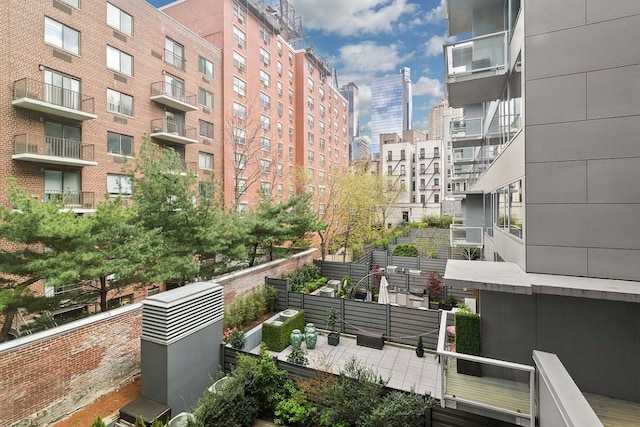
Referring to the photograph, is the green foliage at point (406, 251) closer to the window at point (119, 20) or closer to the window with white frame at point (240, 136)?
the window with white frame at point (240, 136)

────────────────

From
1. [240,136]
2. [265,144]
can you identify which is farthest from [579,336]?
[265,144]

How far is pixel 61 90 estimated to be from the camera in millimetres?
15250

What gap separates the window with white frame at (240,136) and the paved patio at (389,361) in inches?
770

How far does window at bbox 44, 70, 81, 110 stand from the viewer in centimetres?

────────────────

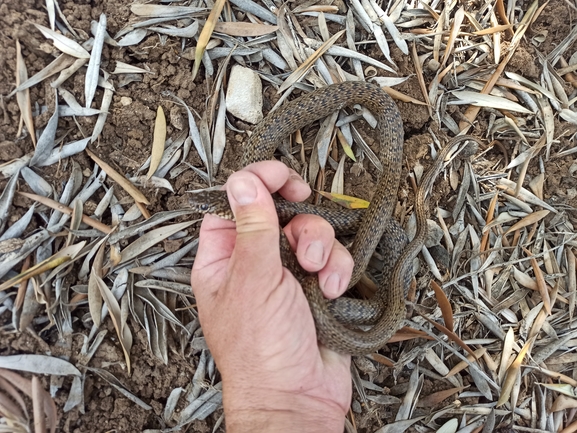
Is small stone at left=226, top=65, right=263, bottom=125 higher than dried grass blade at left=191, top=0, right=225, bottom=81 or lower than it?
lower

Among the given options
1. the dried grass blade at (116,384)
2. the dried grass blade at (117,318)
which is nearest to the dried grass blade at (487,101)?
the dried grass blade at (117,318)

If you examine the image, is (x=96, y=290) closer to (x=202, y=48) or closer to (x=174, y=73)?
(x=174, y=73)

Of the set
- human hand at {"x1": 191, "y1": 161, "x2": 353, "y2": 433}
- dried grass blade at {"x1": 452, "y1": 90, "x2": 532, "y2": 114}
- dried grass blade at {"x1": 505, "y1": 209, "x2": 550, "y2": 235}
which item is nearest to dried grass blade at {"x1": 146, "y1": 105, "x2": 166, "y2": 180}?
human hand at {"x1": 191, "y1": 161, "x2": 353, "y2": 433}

────────────────

§ DO THIS
Please count the lines in the entries above that contain the string "point" with case taken into account, and reply with the number alone.

§ RESPONSE
2